Small Data: Issues with marge


Response to a consultation on margarine legality.


The government releases an awful lot of information every day.

You can find it all on the publications page of its website.

I like to think that, however obscure some of the reports look, there are people out there who have been waiting for each one with eager anticipation.

Small Data

  • A series on curious numbers cropping up in the news, by stats watcher Anthony Reuben

There are figures for the gender pay gap at the Department for the Environment, Food and Rural Affairs and there's the updated list of former members of the Ukrainian government whose assets, if any, in the UK have been frozen.

There's a weekly message from Duncan Selbie, chief executive of Public Health England, and there's the full list of spending on government procurement cards over £500 in January by the Office of the Advocate General for Scotland. That's a spreadsheet featuring 14 labelled columns and the word "NIL".

But this week's small data is the number one, which is the number of responses the government received in its consultation about changing the rules on margarine fortification.

As part of its commitment to reducing red tape, the government had a consultation about whether it should revoke the rule that required anyone producing margarine to fortify it with vitamins A and D.

The unnamed responder expressed concern that such a change could increase the number of cases of vitamin D deficiency in the population.

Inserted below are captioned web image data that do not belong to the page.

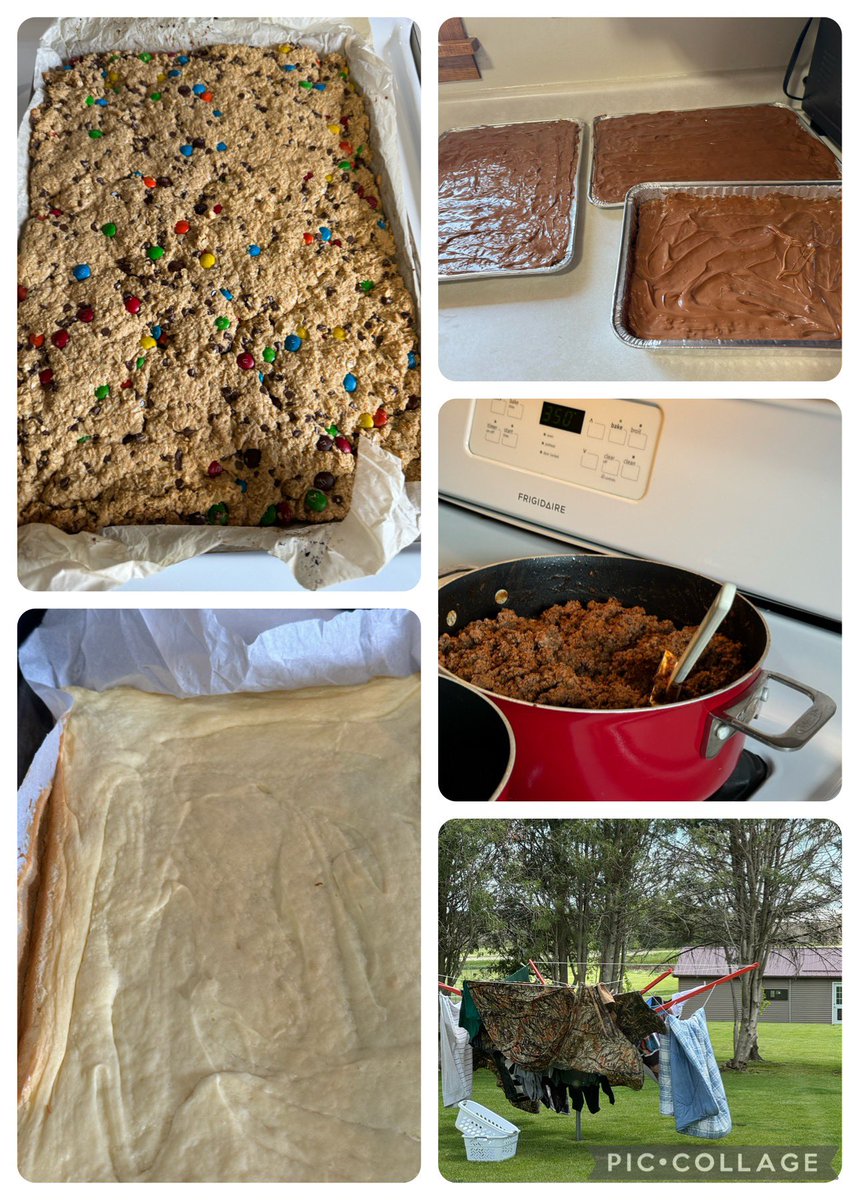 #exercise #work #baked #laundry #housecleaning  #meals all done b4 5pm.  What else can I fit in today? Ideas?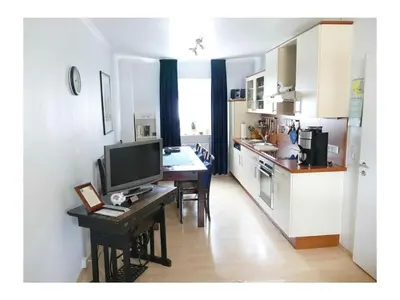 Küche/Küchenzeile in der Unterkunft 4-star holiday apartments Weber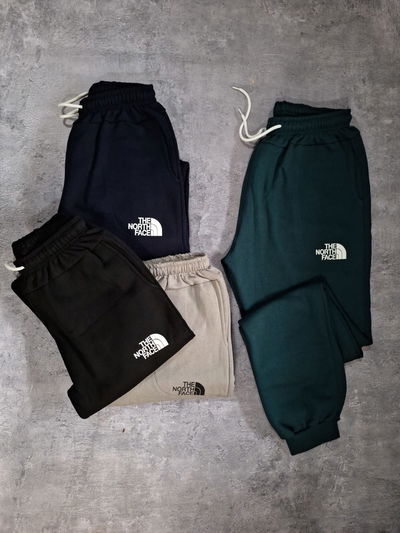 Joggins de algodón frisados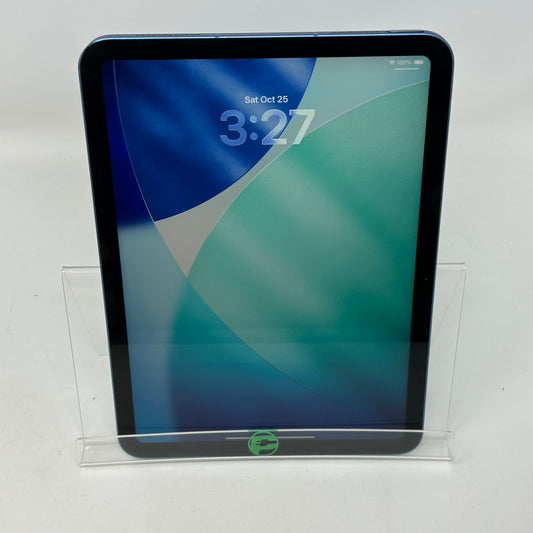 WiFi Only Apple iPad 10th Gen 64GB Blue MQ6K3LL/A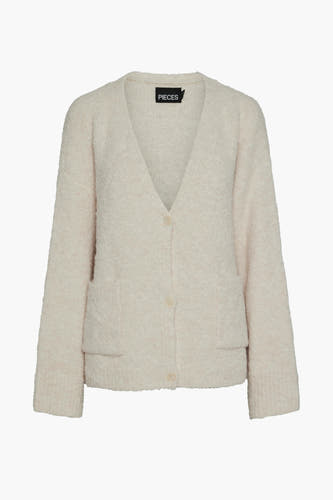 Cardigan Ecru - PIECES®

But the government brushed aside his or her concerns because "only a small number of small producers in the UK make a fat spread that would legally qualify as margarine".

So the stuff that we buy in the supermarket may not legally be margarine? I can't believe it's not.

Anyway, the good news for genuine margarine manufacturers is that it is no longer a criminal offence to sell unfortified margarine.

I wonder if anyone was ever convicted of this heinous crime.